I want to be able to go through a file and find lines that are different in the fields I expect to be stable, ignoring differences in the fields I know will be different.
I want to ignore columns 2,5,6 - changes in columns 1,3,4 are ones that are worth reporting.
To give an example:
I would not want the first two lines reported as containing a change, but I would want the second pair to two lines to be reported.
The file was already sorted with
sort -k1,1 -k3,3n -k4,4n
Any suggestions? (Apologies for the question formatting, I'm new)

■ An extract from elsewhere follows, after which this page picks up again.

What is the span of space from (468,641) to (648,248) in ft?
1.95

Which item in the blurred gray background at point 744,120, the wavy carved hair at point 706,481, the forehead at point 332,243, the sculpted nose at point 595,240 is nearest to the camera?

The data in non-image form with addition lines before and after:
NZ_CP020102 B4U62_RS00130 26852 28543 DNA polymerase III subunit gamma/tau NCIB3610a
NZ_CP020102 TESTGENOMECL_26 26852 28543 DNA polymerase III subunit gamma/tau TESTGENOME
NZ_CP020102 B4U62_RS00135 28567 28890 YbaB/EbfC family nucleoid-associated protein NCIB3610a
NZ_CP020102 TESTGENOMECL_27 28567 28890 YbaB/EbfC family nucleoid-associated protein TESTGENOME
NZ_CP020102 B4U62_RS00140 28905 29501 recombination protein RecR NCIB3610a
NZ_CP020102 TESTGENOMECL_28 28905 29501 recombination protein RecR TESTGENOME
NZ_CP020102 B4U62_RS00145 29519 29743 DUF2508 domain-containing protein NCIB3610a
NZ_CP020102 TESTGENOMECL_29 29519 29743 DUF2508 domain-containing protein TESTGENOME
NZ_CP020102 B4U62_RS00150 29810 30073 sigma-K factor-processing regulatory protein BofA NCIB3610a
NZ_CP020102 TESTGENOMECL_30 29810 30073 sigma-K factor-processing regulatory protein BofA TESTGENOME
NZ_CP020102 B4U62_RS00155 30317 31869 16S ribosomal RNA NCIB3610a
NZ_CP020102 TESTGENOMECL_31 30317 31870 16S ribosomal RNA TESTGENOME
NZ_CP020102 B4U62_RS00160 31969 32045 tRNA-Ile NCIB3610a
NZ_CP020102 TESTGENOMECL_32 31969 32045 tRNA-Ile TESTGENOME
The only two lines that should be returned as relevantly different are the two 16s line, due to the difference in column 4.
For the most part, the lines are paired, but there can be omissions
NZ_CP020102 B4U62_RS00085 20006 20596 pyridoxal 5'-phosphate synthase glutaminase subunit PdxT NCIB3610a
NZ_CP020102 TESTGENOMECL_17 20006 20596 pyridoxal 5'-phosphate synthase glutaminase subunit PdxT TESTGENOME
NZ_CP020102 TESTGENOMECL_4554 20704 20925 hypothetical protein TESTGENOME
NZ_CP020102 B4U62_RS00090 20918 22195 serine--tRNA ligase NCIB3610a
NZ_CP020102 TESTGENOMECL_18 20918 22195 serine--tRNA ligase TESTGENOME
In this case, the unpaired line would be what I would be interested in.
Essentially, I'm looking to suppress columns, run a diff, but then have the diff output include the suppressed columns.